◆ What to work on ◆
Every line of the records that holds the word "challenge" should be copied out.

◆ Material for this task ◆
=-=-=-=-=
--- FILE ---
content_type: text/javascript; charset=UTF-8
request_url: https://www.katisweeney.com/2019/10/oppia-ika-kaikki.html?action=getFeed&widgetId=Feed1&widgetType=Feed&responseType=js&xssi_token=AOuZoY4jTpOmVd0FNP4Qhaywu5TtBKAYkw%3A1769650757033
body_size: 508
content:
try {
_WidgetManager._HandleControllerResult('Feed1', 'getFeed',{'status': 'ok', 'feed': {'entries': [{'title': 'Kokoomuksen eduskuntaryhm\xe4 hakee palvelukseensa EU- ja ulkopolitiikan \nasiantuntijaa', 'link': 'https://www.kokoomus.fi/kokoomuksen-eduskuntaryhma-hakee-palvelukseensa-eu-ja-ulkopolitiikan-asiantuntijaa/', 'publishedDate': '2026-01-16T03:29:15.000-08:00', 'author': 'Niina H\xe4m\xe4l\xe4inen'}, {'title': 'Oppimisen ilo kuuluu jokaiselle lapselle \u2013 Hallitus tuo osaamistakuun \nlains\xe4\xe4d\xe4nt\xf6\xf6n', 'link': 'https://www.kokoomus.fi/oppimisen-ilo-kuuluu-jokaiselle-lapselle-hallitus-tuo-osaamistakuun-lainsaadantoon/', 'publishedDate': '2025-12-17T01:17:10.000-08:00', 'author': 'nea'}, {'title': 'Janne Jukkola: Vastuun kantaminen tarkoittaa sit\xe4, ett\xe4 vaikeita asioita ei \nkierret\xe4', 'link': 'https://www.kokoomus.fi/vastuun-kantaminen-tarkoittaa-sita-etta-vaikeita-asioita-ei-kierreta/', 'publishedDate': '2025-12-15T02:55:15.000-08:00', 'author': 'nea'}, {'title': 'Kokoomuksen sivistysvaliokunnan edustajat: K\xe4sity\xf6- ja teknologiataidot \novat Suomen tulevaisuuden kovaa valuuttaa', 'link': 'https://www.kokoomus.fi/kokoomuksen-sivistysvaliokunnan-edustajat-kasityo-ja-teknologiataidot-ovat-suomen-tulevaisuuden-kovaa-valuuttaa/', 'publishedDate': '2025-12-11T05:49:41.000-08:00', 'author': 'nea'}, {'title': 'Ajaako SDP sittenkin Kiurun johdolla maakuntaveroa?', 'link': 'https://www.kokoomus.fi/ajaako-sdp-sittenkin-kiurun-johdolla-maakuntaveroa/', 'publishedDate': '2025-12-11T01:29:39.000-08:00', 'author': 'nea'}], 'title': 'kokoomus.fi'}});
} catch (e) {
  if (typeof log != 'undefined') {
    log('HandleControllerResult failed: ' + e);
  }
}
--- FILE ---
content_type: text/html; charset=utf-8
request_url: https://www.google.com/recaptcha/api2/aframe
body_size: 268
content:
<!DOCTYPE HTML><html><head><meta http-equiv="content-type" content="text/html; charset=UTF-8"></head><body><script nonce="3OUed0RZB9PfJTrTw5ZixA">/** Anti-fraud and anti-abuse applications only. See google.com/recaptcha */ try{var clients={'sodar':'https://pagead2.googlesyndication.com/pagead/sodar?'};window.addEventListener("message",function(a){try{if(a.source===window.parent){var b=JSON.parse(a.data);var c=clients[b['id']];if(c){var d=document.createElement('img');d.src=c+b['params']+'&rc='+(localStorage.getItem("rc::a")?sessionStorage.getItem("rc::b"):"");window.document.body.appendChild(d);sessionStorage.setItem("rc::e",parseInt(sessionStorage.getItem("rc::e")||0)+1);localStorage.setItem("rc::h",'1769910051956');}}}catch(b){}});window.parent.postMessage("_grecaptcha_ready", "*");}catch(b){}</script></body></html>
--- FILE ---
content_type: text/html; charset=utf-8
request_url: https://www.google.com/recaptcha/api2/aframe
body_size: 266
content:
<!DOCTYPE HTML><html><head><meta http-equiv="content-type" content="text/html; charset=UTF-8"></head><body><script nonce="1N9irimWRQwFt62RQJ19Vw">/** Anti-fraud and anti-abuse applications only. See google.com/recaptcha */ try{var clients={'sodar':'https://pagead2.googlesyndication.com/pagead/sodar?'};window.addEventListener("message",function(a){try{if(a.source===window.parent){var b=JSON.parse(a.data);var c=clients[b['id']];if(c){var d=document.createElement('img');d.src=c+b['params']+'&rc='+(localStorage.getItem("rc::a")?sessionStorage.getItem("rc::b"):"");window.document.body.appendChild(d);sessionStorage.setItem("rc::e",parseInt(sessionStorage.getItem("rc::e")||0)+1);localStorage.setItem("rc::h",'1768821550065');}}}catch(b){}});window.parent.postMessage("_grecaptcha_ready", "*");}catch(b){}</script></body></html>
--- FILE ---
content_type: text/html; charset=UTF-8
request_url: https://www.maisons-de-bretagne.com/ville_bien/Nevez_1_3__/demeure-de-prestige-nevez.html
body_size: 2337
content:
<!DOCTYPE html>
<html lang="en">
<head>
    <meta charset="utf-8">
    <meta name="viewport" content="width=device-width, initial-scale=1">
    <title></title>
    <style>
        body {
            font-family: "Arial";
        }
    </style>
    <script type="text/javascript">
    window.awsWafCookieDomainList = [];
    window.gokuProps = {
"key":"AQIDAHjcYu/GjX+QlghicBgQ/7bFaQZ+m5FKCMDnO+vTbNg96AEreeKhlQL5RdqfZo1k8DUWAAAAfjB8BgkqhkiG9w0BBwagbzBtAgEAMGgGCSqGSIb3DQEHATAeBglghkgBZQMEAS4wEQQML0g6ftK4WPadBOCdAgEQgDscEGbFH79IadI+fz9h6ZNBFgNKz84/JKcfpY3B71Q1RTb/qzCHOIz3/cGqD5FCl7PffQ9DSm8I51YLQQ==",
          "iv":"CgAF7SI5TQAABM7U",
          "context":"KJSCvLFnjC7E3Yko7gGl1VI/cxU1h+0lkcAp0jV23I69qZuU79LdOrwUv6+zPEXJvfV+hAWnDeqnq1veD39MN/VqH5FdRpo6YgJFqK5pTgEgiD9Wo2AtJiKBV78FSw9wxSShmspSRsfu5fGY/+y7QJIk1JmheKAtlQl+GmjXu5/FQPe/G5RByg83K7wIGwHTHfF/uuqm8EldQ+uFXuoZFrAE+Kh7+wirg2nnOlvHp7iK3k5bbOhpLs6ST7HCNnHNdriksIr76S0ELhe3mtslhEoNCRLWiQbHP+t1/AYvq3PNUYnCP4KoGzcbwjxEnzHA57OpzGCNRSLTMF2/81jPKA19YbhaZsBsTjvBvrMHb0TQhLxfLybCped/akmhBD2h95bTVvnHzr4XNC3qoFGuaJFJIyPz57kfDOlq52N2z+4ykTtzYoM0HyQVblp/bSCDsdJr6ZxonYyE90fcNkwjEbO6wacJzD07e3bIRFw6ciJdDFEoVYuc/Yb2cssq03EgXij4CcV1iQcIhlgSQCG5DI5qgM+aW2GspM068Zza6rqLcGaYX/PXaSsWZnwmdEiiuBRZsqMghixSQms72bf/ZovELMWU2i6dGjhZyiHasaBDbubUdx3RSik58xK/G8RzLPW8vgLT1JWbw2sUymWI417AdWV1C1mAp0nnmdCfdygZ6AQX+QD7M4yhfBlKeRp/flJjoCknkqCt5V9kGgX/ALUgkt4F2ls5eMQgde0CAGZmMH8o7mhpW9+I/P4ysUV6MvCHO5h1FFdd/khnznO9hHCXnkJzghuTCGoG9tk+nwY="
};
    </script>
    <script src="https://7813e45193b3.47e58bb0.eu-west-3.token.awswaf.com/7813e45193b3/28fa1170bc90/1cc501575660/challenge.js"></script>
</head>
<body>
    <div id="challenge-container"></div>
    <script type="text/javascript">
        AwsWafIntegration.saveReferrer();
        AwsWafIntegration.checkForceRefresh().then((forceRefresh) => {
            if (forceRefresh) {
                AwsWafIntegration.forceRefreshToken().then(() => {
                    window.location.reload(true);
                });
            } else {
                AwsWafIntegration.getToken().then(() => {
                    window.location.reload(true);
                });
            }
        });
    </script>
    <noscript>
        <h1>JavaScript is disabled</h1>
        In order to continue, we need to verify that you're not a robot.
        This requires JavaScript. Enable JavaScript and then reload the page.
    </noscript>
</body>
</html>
=-=-=-=-=
◆ Response for this exercise ◆
    <script src="https://7813e45193b3.47e58bb0.eu-west-3.token.awswaf.com/7813e45193b3/28fa1170bc90/1cc501575660/challenge.js"></script>
    <div id="challenge-container"></div>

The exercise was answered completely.